At the end of this bubble was a classic funneling into stocks like Amazon, Microsoft, Apple, Tesla… really the S&P 500 as fund flows went massively into passive U.S. funds the past 5 years. At the same time, we got what appears to be an anti-bubble in stocks that don’t neatly fit into the indexes. These stocks appear to be quite cheap, not just compared to their overvalued index cousins, but on an absolute basis. The real question – and it’s a question I’m asking myself: to what extent are the earnings of these companies a fiction because the global economy has been propped up by artificially low rates for a decade? Are these value traps? I don’t know the answer, but we’re about to find out.
One way to protect yourself from economic risk is to avoid highly cyclical companies. Another is to avoid those with high balance sheet leverage.

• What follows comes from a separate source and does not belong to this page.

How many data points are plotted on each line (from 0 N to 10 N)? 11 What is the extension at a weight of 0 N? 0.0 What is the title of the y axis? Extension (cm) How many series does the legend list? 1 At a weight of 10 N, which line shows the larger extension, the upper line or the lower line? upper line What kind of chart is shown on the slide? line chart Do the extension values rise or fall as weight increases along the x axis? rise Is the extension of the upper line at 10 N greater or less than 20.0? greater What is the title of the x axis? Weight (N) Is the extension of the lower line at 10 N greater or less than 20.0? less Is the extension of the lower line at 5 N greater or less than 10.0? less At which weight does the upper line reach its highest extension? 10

Gold has held up well while gold stocks are more volatile and act like stocks. Yesterday I think gold was basically flat while gold stocks sold off later in the day. I like both, but won’t be surprised by volatility. Keep in mind, we appear to be on the verge of a debt collapse which means investors (especially those who employed healthy doses of margin) will be liquidating assets to get a hold of scarce currency to pay off their creditors. At the end of the day, however, central bankers are hell-bent on printing much more of that currency. Many people are now in a position where they can be run over twice: first in a massive asset deflation, second by a hyperinflation.
We live in unprecedented times where everything in the everything bubble is magnified.